Hello,
I am embarking on a data cleaning project in one of our applications, and one of the fields I want to use in analysis for this dashboard is "Business Contact". The field in our application is open text, and we generally ask people to enter either an internal mailing list (e.g., *MailingList) or their single-sign-on ID (e.g., AB12345). Of course, not everybody follows directions so we will sometimes get just someone's name (e.g., John Smith).

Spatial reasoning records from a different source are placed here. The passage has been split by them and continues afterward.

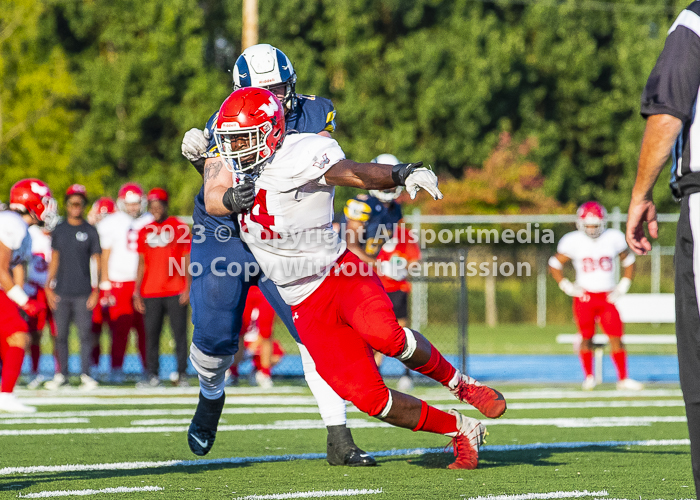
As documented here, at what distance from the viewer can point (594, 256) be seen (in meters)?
10.0

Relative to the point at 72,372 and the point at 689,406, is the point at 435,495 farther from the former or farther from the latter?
the point at 72,372

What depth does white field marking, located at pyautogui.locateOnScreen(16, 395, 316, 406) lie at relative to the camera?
8.16 meters

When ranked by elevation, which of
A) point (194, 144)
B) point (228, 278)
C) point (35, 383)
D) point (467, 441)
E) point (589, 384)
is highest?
point (194, 144)

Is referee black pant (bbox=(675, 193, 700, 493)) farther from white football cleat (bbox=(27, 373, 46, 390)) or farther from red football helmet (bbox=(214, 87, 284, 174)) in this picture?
white football cleat (bbox=(27, 373, 46, 390))

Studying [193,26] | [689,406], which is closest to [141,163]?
[193,26]

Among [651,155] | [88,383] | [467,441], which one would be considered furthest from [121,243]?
[651,155]

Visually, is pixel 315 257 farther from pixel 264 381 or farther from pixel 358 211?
pixel 264 381

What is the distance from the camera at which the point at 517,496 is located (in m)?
4.04

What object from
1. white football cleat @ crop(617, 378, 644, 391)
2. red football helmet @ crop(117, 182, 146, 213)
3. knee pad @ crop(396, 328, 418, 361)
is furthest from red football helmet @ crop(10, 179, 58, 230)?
white football cleat @ crop(617, 378, 644, 391)

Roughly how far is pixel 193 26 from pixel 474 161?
900cm

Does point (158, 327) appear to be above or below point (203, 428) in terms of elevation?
below

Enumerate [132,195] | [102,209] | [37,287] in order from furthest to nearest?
[102,209] → [132,195] → [37,287]

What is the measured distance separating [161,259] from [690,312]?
23.9 feet

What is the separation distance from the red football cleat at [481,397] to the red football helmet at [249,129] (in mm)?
1430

What I would like to do is pull this text into two columns and disect the strings, so today I might have:
ItemID | Contact |
1 | AB12345 |
2 | *MailingListOne |
3 | *MailingListTwo, BC12345 |
4 | CD12345, DE12345 or *MailingListThree |
5 | John Smith |
and I want to turn this into something like this:
ItemID | Contact | ContactType |
1 | AB12345 | Single-Sign-On |
2 | *MailingListOne | Mailing List |
3 | *MailingListTwo | Mailing List |
3 | BC12345 | Single-Sign-On |
4 | CD12345 | Single-Sign-On |
4 | DE12345 | Single-Sign-On |
4 | *MailingListThree | Mailing List |
5 | John Smith | Other |
I'm facing two challenges...
First, there is no common delimiter. There might be a comma, a semi-colon, etc. Can I simply pull out any string of characters that starts with an asterisk or contains two letters followed by five numbers?
Second, once I isolate these via substring, how can I shape logic of the third column that recognizes two letters and 5 numbers as "Single Sign On"?
Thanks for any help or suggestions you can provide!